Scraping data from the web

Nothing is more annoying then wanting to change web services and not being able to export your data. You would think in this digital day and age that exporting your data would be a default feature. Think again.

First thing you can do is check if there is an API you can use. When here is one available, you can write a small client ( or check if there is already one available ) and start fetching your data this way. But what if there isn’t? What to do then?

Enter Mechanize

As the mechanize repo states, it is a library used for automating interactions with websites. It also automatically stores and sends cookies, follows redirects, can follow links and submit forms.

So basically, it is a scriptable browser! So lets say we are using a SAAS platform that we need to login to. The data we need is displayed in a table list.

So lets start cracking.

Lets log in

First we need to install the mechanize library. It runs on ruby 1.9.2 or greater, and we’ll need Nokogiri as well:

gem install Nokogiri
gem install mechanize

Once everything is installed we can start with the coding part. Open up your favorite editor / IDE.

require 'mechanize'
require 'csv'

client = Mechanize.new
client.get('https://saas-app.com/login') do |page|
  page.form_with(name: 'login-form') do |f|
  f.login_user = 'user'
  f.login_pass = 'pass'
  end.submit
end

So what did we just do? We first required the mechanize library as well as csv. This way, we can store the data we scraped directly into a CSV document. We then initialized a new Mechanize instace that we call client.

Now that we have a mechnize instance, we can retrieve the login page of the application we need to login to. We tell mechanize to search for a form named “login-form”, fill in the login_user and login_pass form fields and then submit the form. login_user and login_pass are the name of the form fields.

Fetching the data

Now that we are logged in properly, we can start retrieving our data. The data at hand can be found on page “https://saas-app.com/my-data” . This page contains the data table we need. But a single page is limited to 20 items, but we currently hold 200 items. So that means we have about 10 pages to process.

So on each page you will find a table containing data.

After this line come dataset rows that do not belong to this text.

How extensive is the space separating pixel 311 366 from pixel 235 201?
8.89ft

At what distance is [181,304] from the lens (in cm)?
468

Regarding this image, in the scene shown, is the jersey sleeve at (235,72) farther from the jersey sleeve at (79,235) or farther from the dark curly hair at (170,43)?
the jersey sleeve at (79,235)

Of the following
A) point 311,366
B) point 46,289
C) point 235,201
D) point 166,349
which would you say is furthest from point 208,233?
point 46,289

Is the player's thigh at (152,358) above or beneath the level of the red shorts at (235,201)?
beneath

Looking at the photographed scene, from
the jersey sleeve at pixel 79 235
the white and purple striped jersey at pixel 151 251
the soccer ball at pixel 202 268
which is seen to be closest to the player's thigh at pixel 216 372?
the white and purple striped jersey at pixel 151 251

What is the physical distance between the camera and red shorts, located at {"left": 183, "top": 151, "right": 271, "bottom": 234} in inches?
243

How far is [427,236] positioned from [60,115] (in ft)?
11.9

The table also contains some columns that we don’t need to scrape, so we will omit these. So we want to collect the following data:

  • first name: column 4
  • last name: column 5
  • phone number: column 7
  • e-mail address: column 9

Lets take a look at the following snippet:

CSV.open("/tmp/data.csv", "w") do |csv|
  1.upto(10) do |page_number|
    client.get("https://saas-app.com/my-data/page/#{page_number}") do |page|
      document = Nokogiri::HTML::Document.parse(page.body)

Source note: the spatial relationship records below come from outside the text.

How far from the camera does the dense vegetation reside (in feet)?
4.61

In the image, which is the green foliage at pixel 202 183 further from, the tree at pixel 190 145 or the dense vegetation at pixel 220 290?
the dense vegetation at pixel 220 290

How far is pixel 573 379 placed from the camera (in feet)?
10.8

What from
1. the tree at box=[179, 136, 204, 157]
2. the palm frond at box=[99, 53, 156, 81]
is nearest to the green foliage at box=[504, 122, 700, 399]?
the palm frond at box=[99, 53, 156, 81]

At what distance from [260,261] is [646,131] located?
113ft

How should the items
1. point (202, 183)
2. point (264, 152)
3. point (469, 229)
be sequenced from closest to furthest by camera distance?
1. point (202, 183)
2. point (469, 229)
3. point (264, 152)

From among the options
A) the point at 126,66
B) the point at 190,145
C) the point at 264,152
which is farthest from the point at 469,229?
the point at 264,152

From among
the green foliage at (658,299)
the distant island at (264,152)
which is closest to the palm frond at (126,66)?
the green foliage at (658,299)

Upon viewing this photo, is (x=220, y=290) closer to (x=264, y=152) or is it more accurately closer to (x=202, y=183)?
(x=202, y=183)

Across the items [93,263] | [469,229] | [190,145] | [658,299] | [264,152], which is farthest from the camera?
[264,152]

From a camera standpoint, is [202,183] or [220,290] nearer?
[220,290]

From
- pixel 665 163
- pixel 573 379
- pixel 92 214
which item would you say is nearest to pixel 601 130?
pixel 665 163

      rows = document.xpath('//table[@class="data-list"]/tr')
      rows.drop(1).collect do |row|
        first_name = row.at_xpath('td[4]/text()').text
        last_name = row.at_xpath('td[5]/text()').text
        phone = row.at_xpath('td[7]/text()').text
        email = row.at_xpath('td[9]/text()').text

        csv << [first_name, last_name, phone, email]
      end
    end
  end
end

We first start off by opening our CSV file so we can write our data into it. Then we start our iteration. The first iteration will loop over the pagination, from page 1 up until page 10.

Inside our page iteration, we tell Mechanize to grab the appropriate page. From there, Nokogiri will take over the show. You will need Nokogiri so you can parse the HTML content.

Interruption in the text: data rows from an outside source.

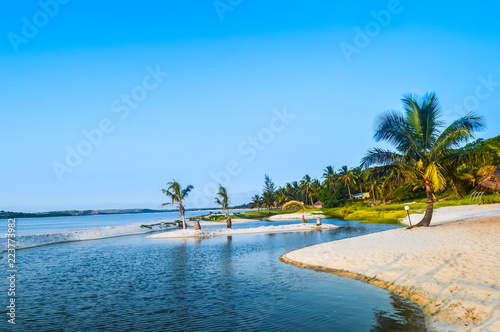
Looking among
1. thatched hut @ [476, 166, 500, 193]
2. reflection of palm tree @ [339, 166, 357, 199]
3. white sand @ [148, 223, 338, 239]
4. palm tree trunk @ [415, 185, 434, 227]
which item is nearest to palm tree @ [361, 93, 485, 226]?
palm tree trunk @ [415, 185, 434, 227]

So we parse the response body through Nokogiri and collect all the table rows from the table that has the class name “data-list”. From the collections of rows, we drop the first row. Why you ask, because the first row here contains the table headers.

Then, it is time to extract the data from the desired table cells. The first and last name are displayed in the 4th and 5th table cell, while the phone number and e-mail address are located in the 7th and 9th table cell.
In the end, we store all the scraped data into a CSV file.

Everything from selecting the table rows and table cells are done by using XPath expressions. Even though this simple example limits itself to retrieve pages and extract data from a table, you could easily expand it to visit a detail page and extract data from a form as well.

As you can see, Mechnize is indeed a powerful library when you need to collect data from HTML pages in a dynamic way. So keep it in mind. You never know when you’ll need it.